Wednesday of week 26 of Ordinary Time – First Reading


Commentary on Job 9:1-12, 14-16

In today’s reading Job responds to Bildad of Shuah, one of his friends and comforters. Basically Bildad had said that punishment of the wicked is as certain as the laws of nature. There is an implication that Job’s misfortunes are somehow the punishment for his wrongdoings.

Job agrees with this in principle and he does not claim that he is sinless but he does wish to have an opportunity to prove that at least he is not guilty of the kind of sin that would bring down on him such terrible misfortunes as he has experienced. He will make serious complaints against God’s treatment of him but he never abandons his God nor (as Satan foretold) does he curse him.

Much later in the book (chap 42; cf. Saturday’s reading) it is implied that Job persevered but in these earlier chapters he does so with impatience. We talk about the ‘patience of Job’ but the book is really concerned with his perseverance and refusal to rebel against God. “You have heard of the endurance of Job”, says the Letter of James (5:11).

In today’s reading he admits that God is all-powerful. “How can one be in the right against God?” His speech is filled with the imagery of the courtroom: “answer him”, “argue with him”, “innocent…plead…Judge”, “summon(ed)”, “pronounce me guilty”, “judges”, “court”, “charges…against me”, “witnesses”. Job strongly argues his innocence, but he feels that because God is so great there is no use in contending with him. Job’s innocence does him no good . The reason is that God’s “heart is wise and his strength is great”.

Job then sings a hymn to the overwhelming power of God over his creation; he is the Master and there is no other. He moves mountains and performs countless wonders. But Job feels no blessings from all this. It simply speaks of an unchallengeable power. Job does not yet see that God’s power is controlled by goodness and justice. (cf. Jesus’ words in the Sermon on the Mount about the universality of God’s love – Matt 5:45)

At this point, however, Job cannot see clearly that God’s power is controlled by goodness and justice. He sees simply a God who can do what he likes when he likes and against whom the creature has no redress.

The power of God is illustrated in the ways he can overturn mountains and move the earth so that it shakes on its pillars. The ancient world believed that the earth was a flat surface supported underneath by great pillars. Earthquakes, too, must have been a truly frightening experience (as they still are for us today but we at least now know their cause). Later in the book the earth will be described as suspended over nothing (26:7).

God can control the rising and setting of the sun and the shining of the stars. He alone made the vast heavens and “trampled the seas’ tall waves”. The Jerusalem Bible comments:

In the Babylonian cosmogonies Tiamat (the Sea) cooperated in the birth of the gods and was then conquered and subdued by one of their number. The imagination of the people, or of poets, seized on this story: Yahweh became the conqueror who then set Chaos in order and ever after held the Sea and its monsters in control.

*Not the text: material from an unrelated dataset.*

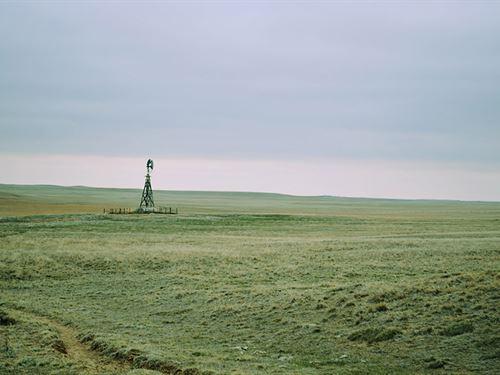 Ja Ranch Ne : Harrison : Sioux County : Nebraska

Canaanite texts describe the goddess Asherah as walking on the sea (or sea-god) to subdue it. So, in the same way, God ‘treads on the waves’ to control the boisterous sea.

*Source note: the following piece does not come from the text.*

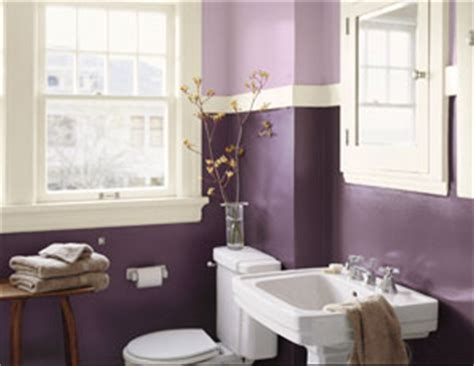lowes paint colors for bathrooms interior paint buying guide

It is the same God who made the vast constellations in the skies – the Great Bear (Plough), Orion and the Pleiades. Although the ancients did not understand fully the nature of heavenly bodies they were overawed by their size and mystery and their movements, which were often believed to influence events on earth. There was more astrology than astronomy. They would have even been more overawed if they had known the true size and extent of the heavens.

This hymn to the vastness of the universe, all made by an all-powerful God, only makes Job feel worse. He wishes to argue his innocence, but he feels that because God is so great there is no use in contending with him. Job’s innocence does him no good. There is no use asking God, “What are you doing?” He is answerable to no one. “How dare I plead my cause, then, or choose arguments against him?”

For God is both judge and jury. “Suppose I am in the right, what use is my defence? For he whom I must sue is judge as well.” Job is obviously not yet clear about what is happening to him.

He acknowledges God’s absolute power over him but at the same time questions whether it justifies the situation he now finds himself in. Like his friends, he is still largely of the conviction that the good are rewarded and the evil punished in this life. It is the challenging of this very belief which is at the heart of this book.

The pain and the suffering of the good are not signs of God’s displeasure at all. They can in time be seen positively as signs of grace and God’s love steering us into a deeper relationship with him. Other more impersonal happenings are often simply the effects of the forces of nature (physics, chemistry and biology) which is not reasonable to expect God to interfere with.

This is the move from passive fatalism to a positive and welcoming acceptance of whatever way God comes into our lives. Sickness and death are not the ultimate evils; sin, the absence of truth and love, is.